* Aim of the task: Go through the data below and copy it exactly, skipping every picture.

* Data to process:
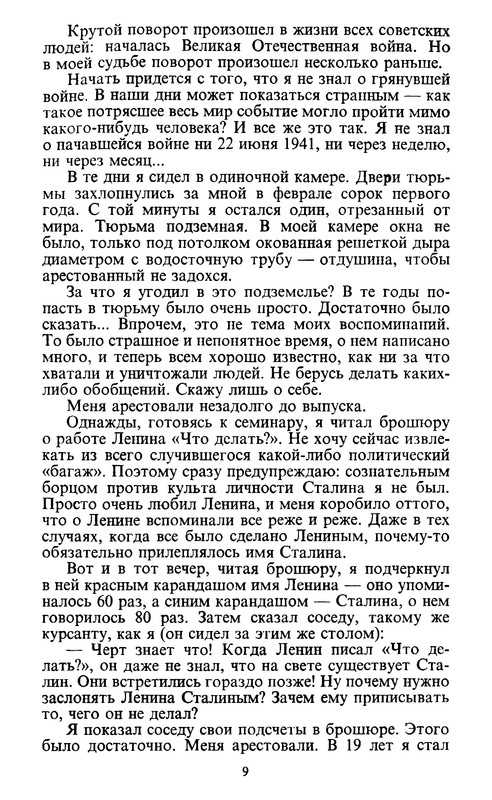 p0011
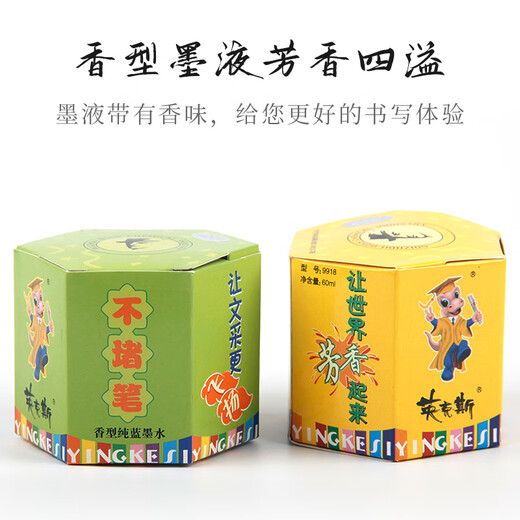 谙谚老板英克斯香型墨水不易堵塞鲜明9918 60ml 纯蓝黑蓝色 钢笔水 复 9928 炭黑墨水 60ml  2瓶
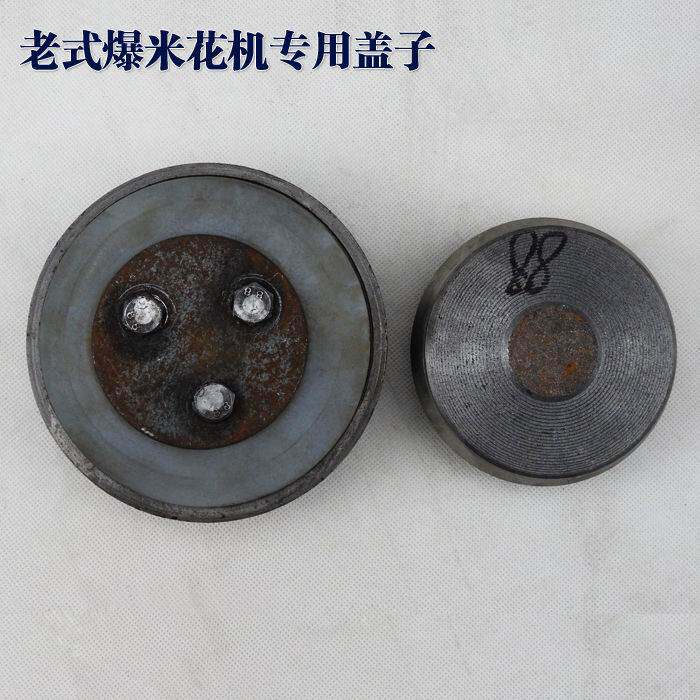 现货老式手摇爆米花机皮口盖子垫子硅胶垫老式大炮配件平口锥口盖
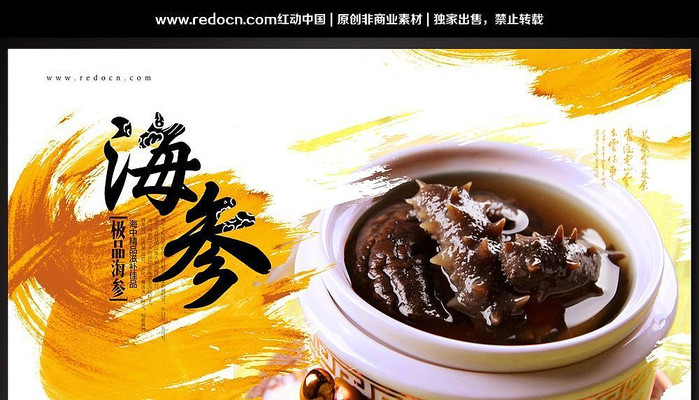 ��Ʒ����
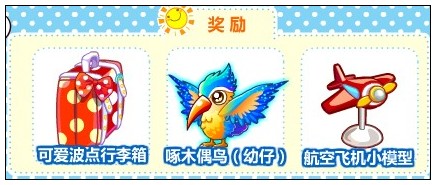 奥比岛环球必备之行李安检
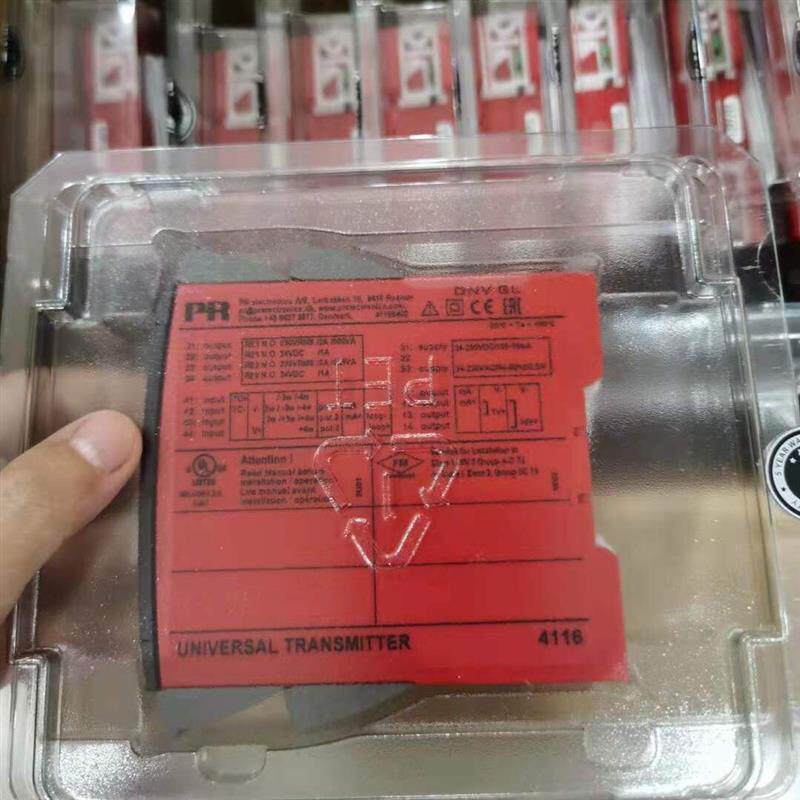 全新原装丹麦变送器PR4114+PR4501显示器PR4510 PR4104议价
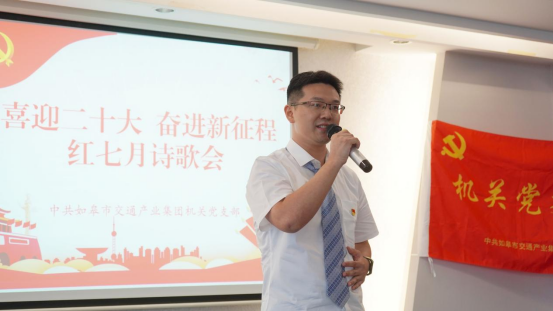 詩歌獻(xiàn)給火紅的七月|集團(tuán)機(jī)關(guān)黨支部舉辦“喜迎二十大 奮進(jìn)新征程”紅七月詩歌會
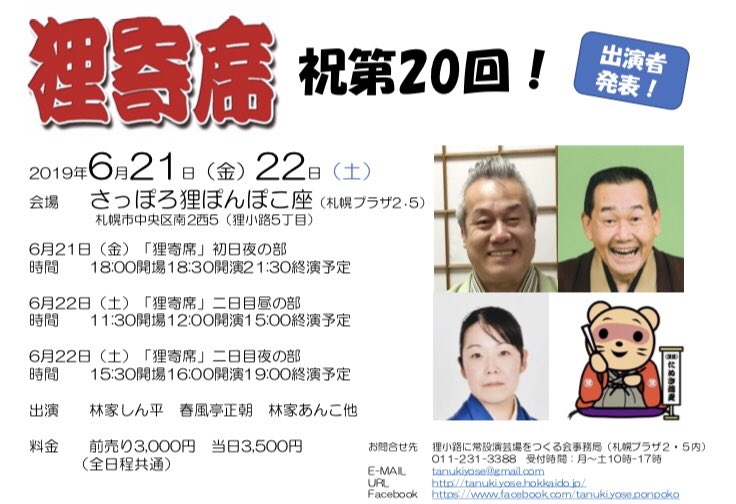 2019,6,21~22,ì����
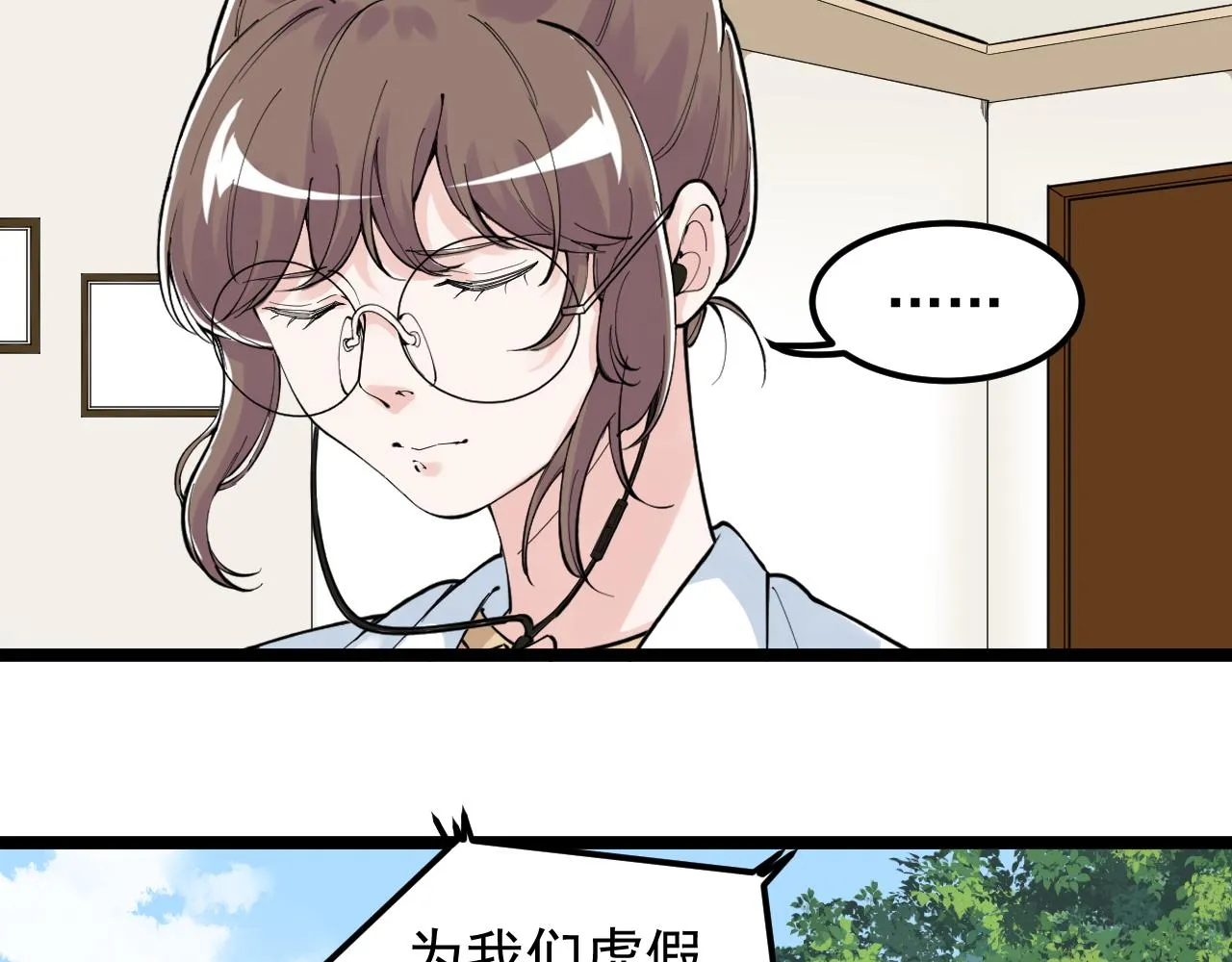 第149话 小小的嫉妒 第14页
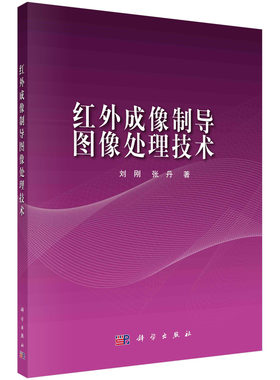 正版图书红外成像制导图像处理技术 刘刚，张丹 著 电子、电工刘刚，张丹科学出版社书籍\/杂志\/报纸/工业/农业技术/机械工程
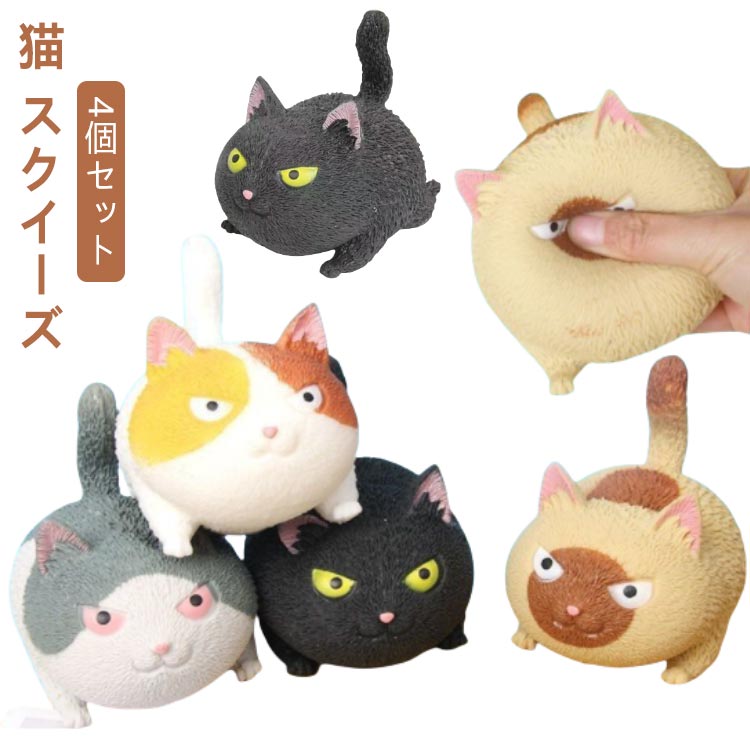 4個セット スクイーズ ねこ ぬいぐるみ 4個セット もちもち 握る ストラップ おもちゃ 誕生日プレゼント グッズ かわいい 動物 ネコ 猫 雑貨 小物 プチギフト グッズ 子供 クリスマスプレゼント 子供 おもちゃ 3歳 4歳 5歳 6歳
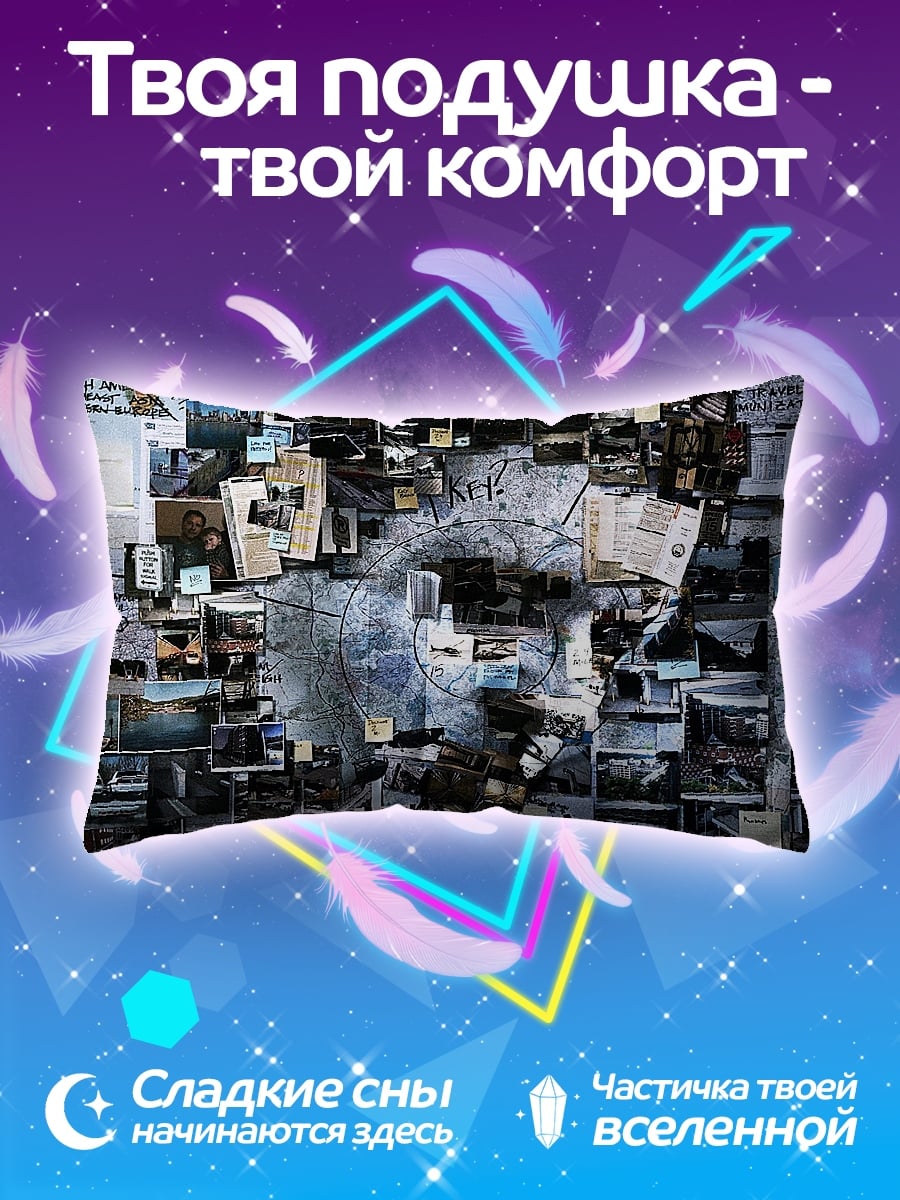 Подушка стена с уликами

* Your response:
 p0011
 谙谚老板英克斯香型墨水不易堵塞鲜明9918 60ml 纯蓝黑蓝色 钢笔水 复 9928 炭黑墨水 60ml  2瓶
 现货老式手摇爆米花机皮口盖子垫子硅胶垫老式大炮配件平口锥口盖
 ��Ʒ����
 奥比岛环球必备之行李安检
 全新原装丹麦变送器PR4114+PR4501显示器PR4510 PR4104议价
 詩歌獻(xiàn)給火紅的七月|集團(tuán)機(jī)關(guān)黨支部舉辦“喜迎二十大 奮進(jìn)新征程”紅七月詩歌會
 2019,6,21~22,ì����
 第149话 小小的嫉妒 第14页
 正版图书红外成像制导图像处理技术 刘刚，张丹 著 电子、电工刘刚，张丹科学出版社书籍\/杂志\/报纸/工业/农业技术/机械工程
 4個セット スクイーズ ねこ ぬいぐるみ 4個セット もちもち 握る ストラップ おもちゃ 誕生日プレゼント グッズ かわいい 動物 ネコ 猫 雑貨 小物 プチギフト グッズ 子供 クリスマスプレゼント 子供 おもちゃ 3歳 4歳 5歳 6歳
 Подушка стена с уликами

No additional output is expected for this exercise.